### TASK REQUIREMENTS
Determine how many lines in the entries below contain "frame", and output only that number.
*** EXTRACTED RECORDS
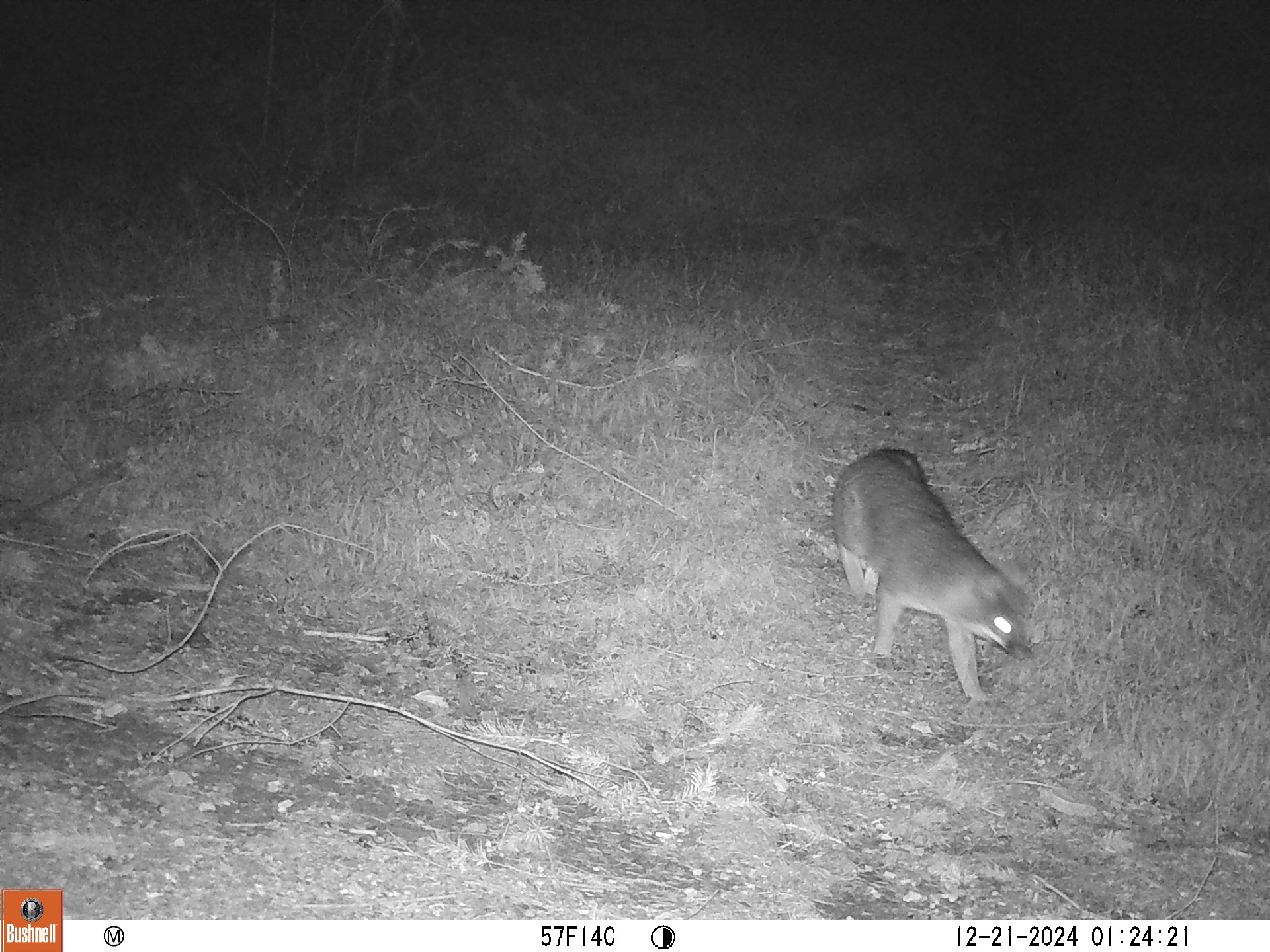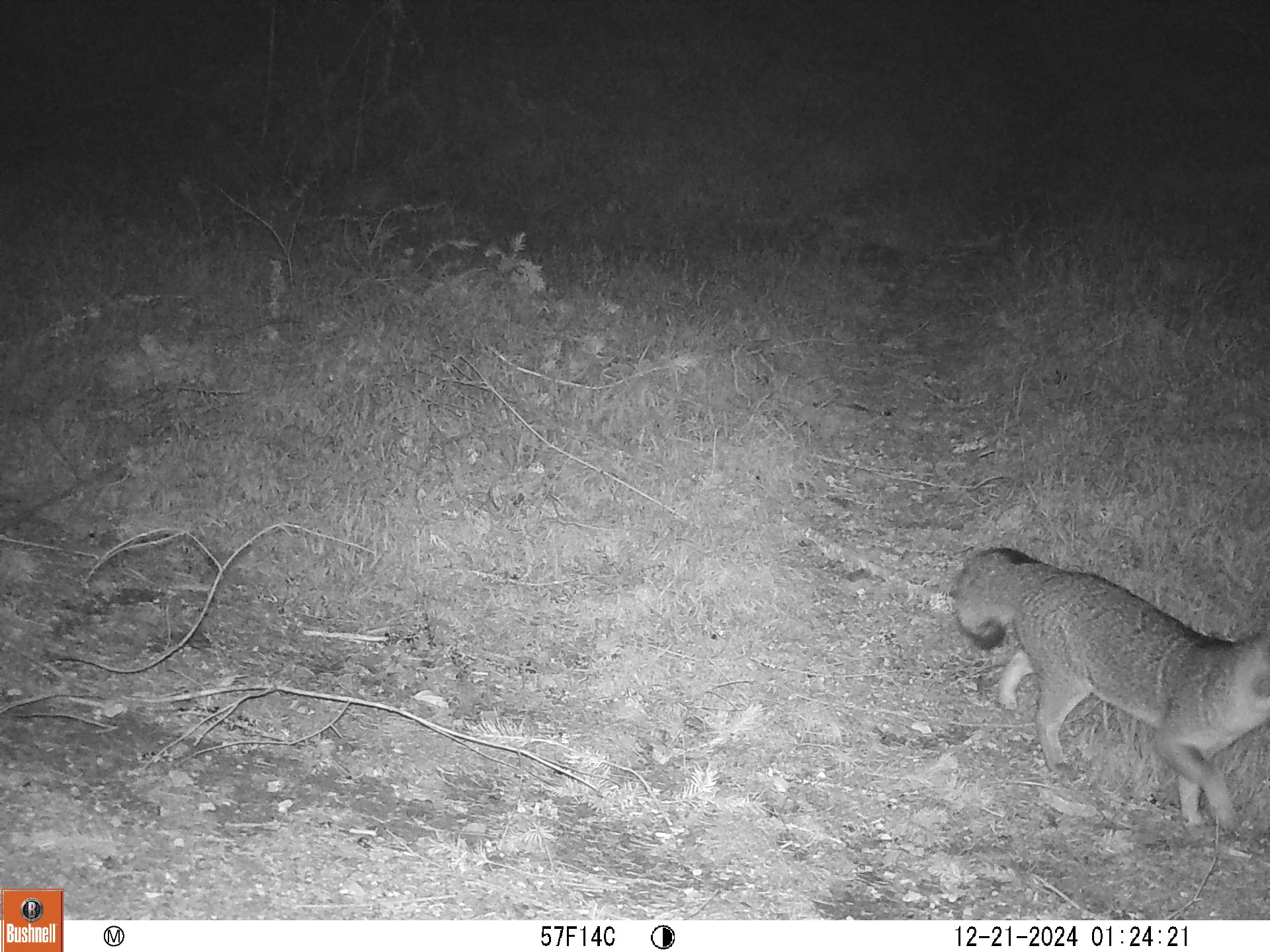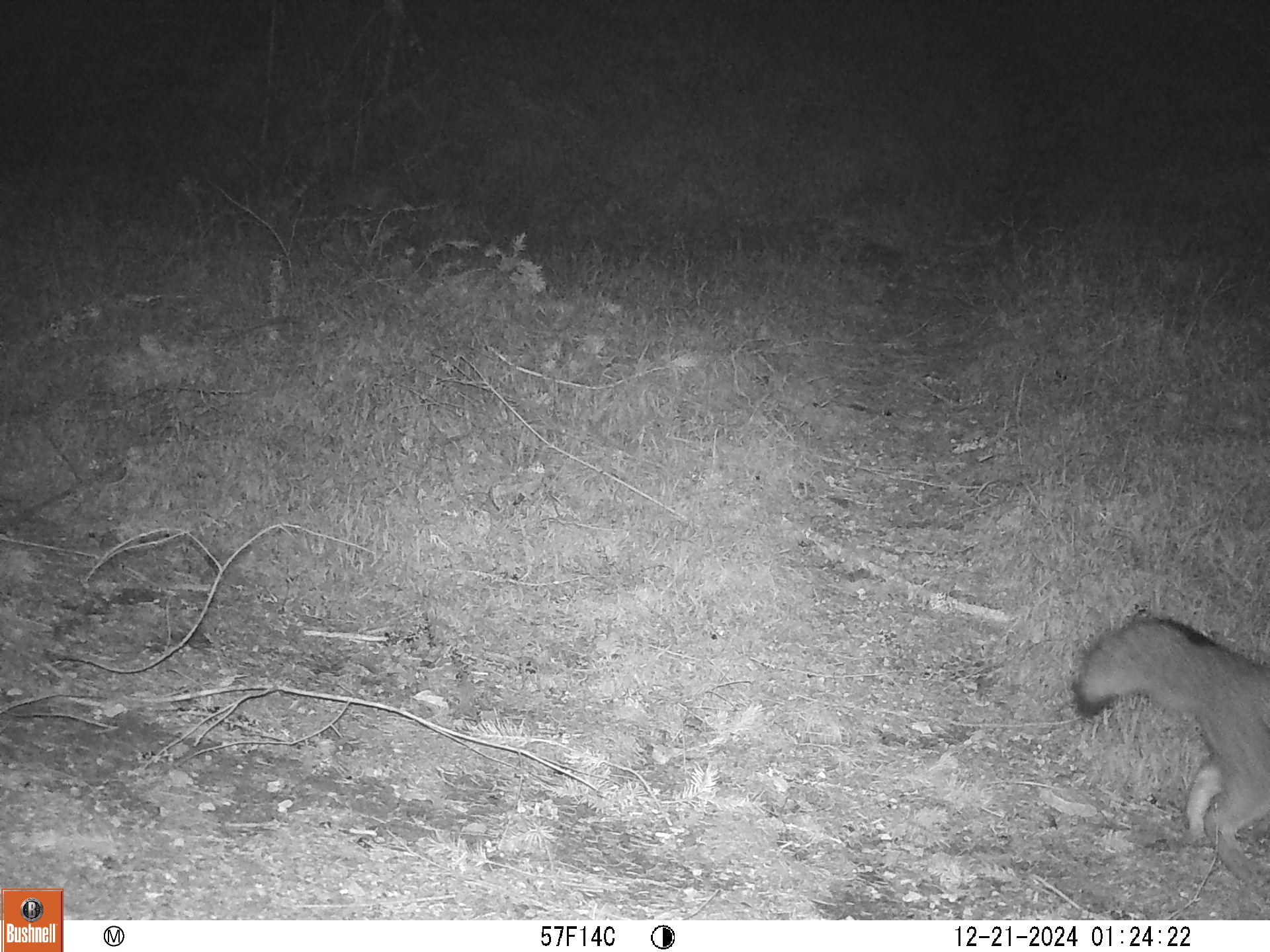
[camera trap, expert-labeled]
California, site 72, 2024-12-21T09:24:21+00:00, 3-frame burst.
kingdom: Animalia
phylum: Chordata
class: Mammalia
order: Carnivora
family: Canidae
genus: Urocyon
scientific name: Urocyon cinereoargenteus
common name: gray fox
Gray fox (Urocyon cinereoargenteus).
******
*** EXTRACTED RECORDS
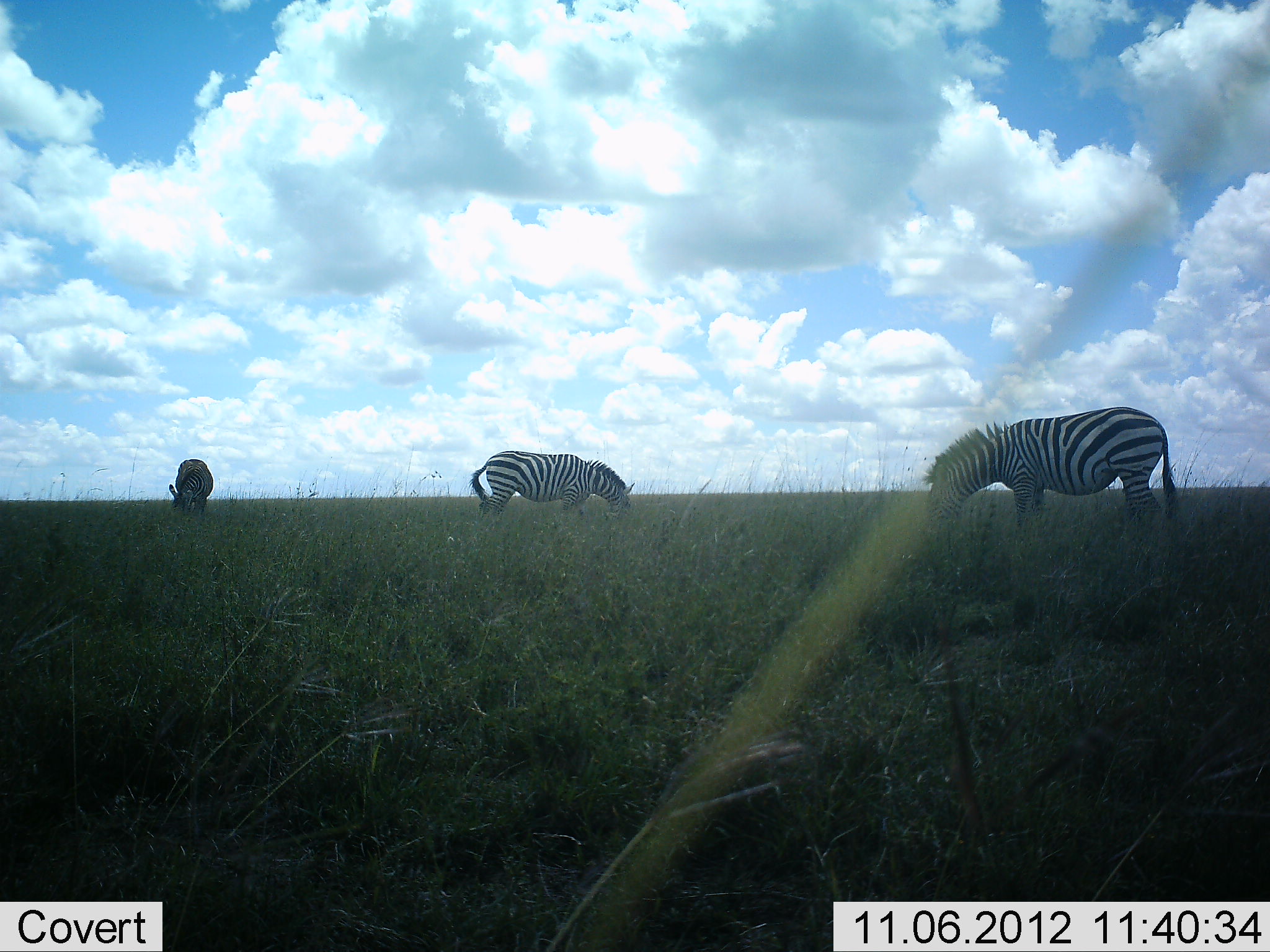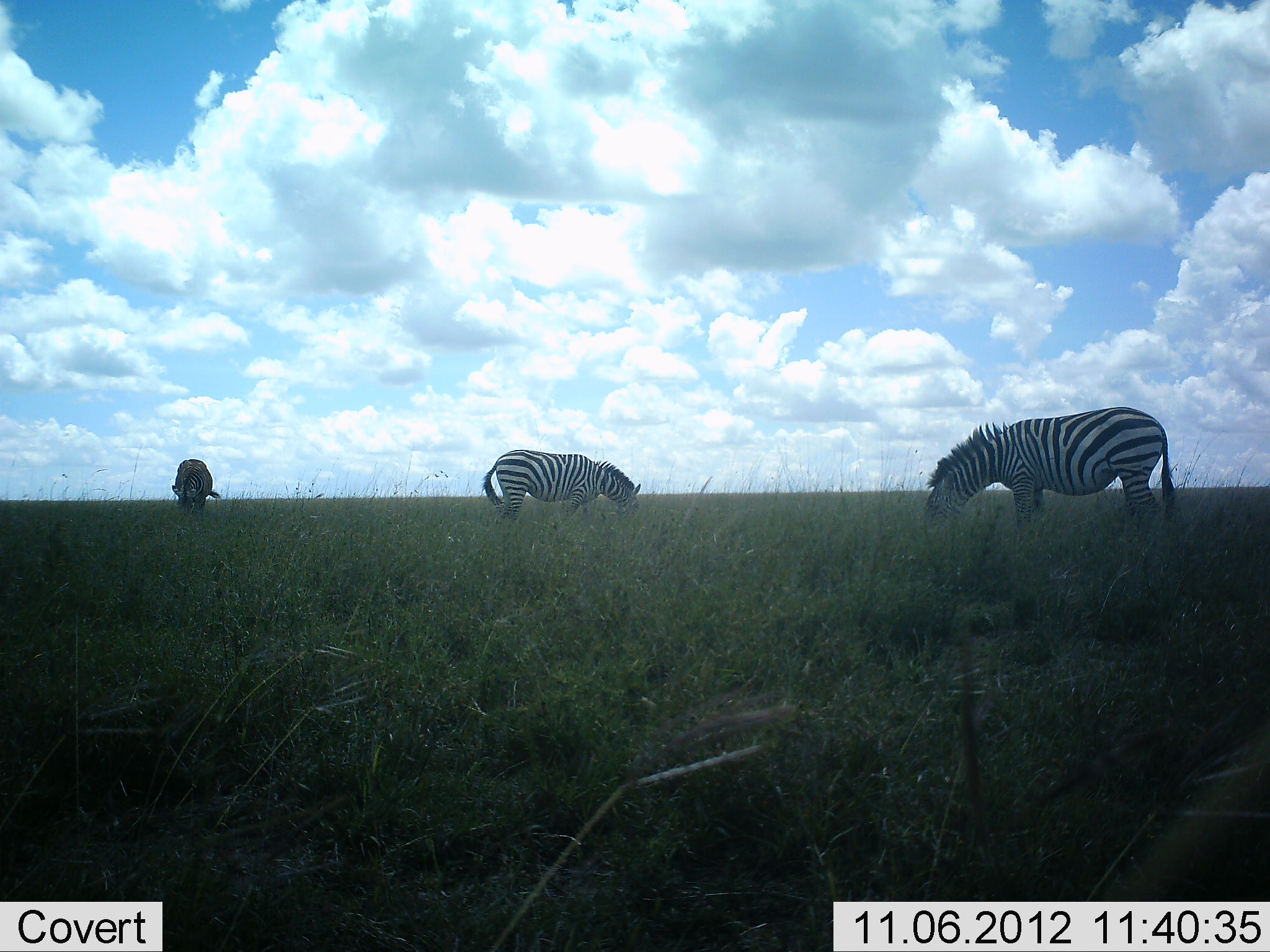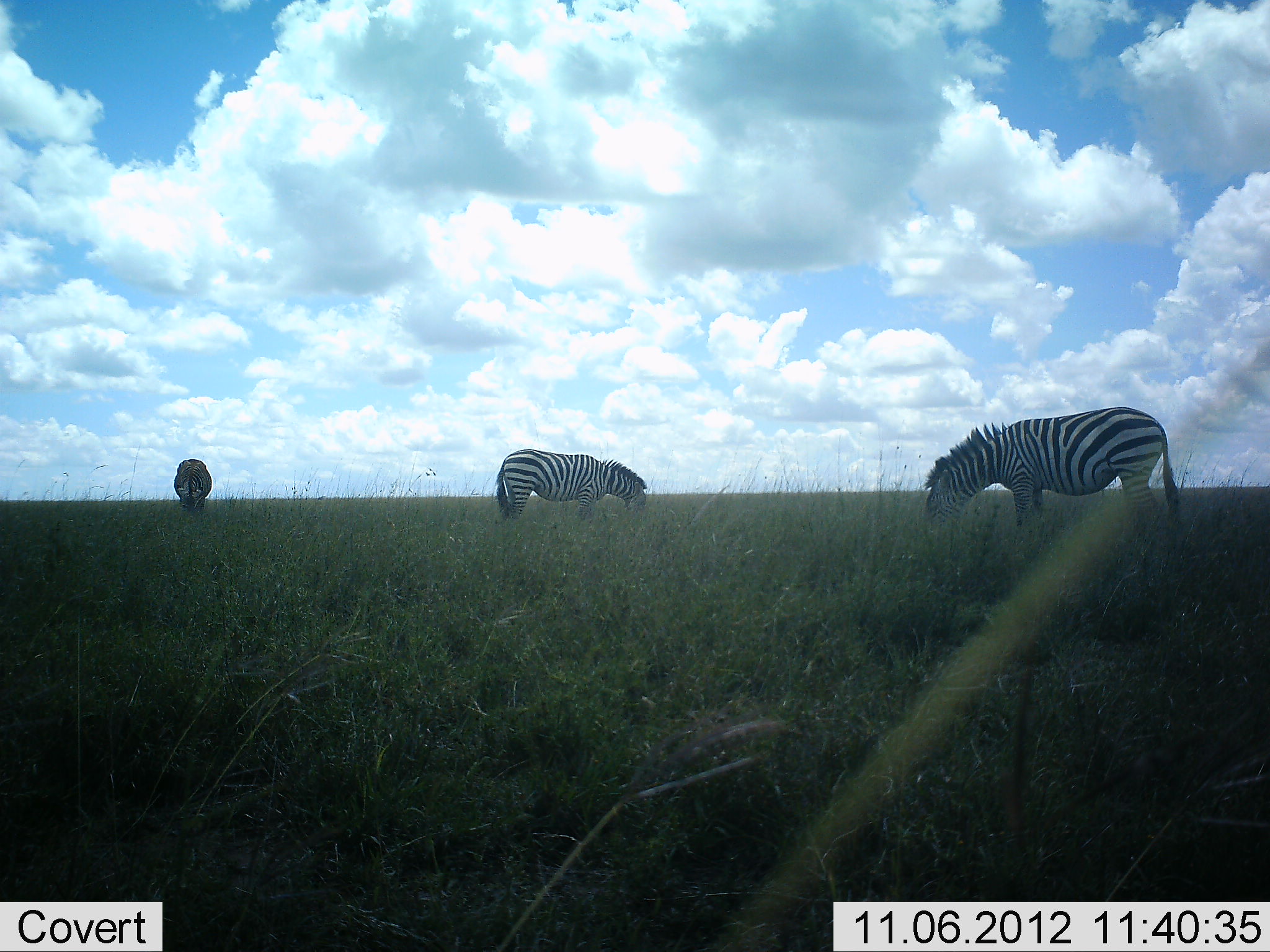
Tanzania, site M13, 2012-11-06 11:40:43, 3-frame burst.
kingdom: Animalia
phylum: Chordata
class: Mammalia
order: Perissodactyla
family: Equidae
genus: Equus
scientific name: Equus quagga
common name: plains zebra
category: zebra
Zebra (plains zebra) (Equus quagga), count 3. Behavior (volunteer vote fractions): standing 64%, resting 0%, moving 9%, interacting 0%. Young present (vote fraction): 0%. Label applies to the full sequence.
******
### ANSWER FOR THE TASK
2